• [Record set]:
=====

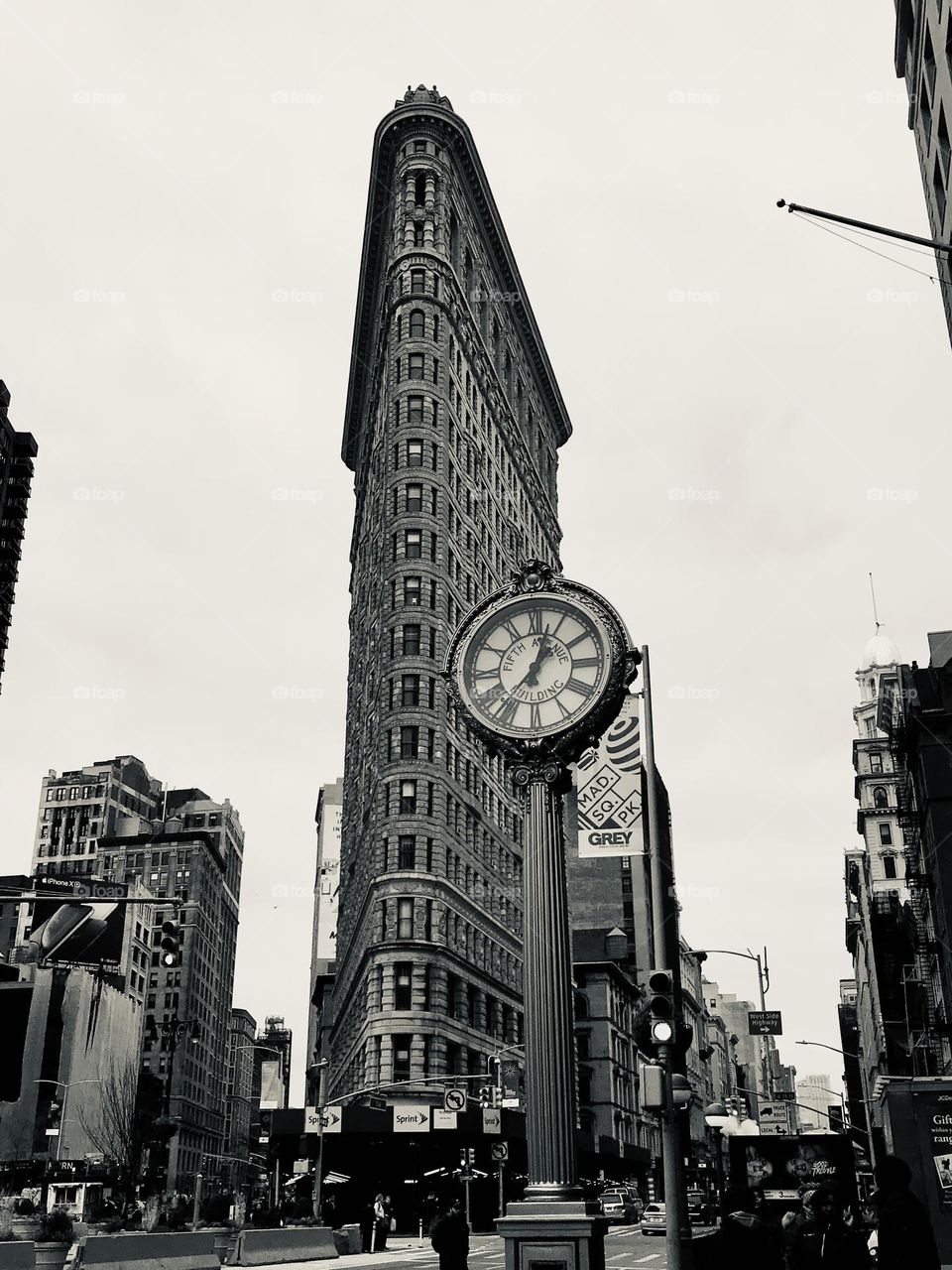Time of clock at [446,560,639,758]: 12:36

=====

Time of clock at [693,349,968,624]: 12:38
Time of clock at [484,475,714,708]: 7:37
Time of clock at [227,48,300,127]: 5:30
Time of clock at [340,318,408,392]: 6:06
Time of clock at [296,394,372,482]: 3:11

=====

• [Set exercise]:
Write out the material word for word, from the line containing "Time of clock at [693,349,968,624]: 12:38" down to the line containing "Time of clock at [296,394,372,482]: 3:11", with both of those lines included.

• [Complete output]:
Time of clock at [693,349,968,624]: 12:38
Time of clock at [484,475,714,708]: 7:37
Time of clock at [227,48,300,127]: 5:30
Time of clock at [340,318,408,392]: 6:06
Time of clock at [296,394,372,482]: 3:11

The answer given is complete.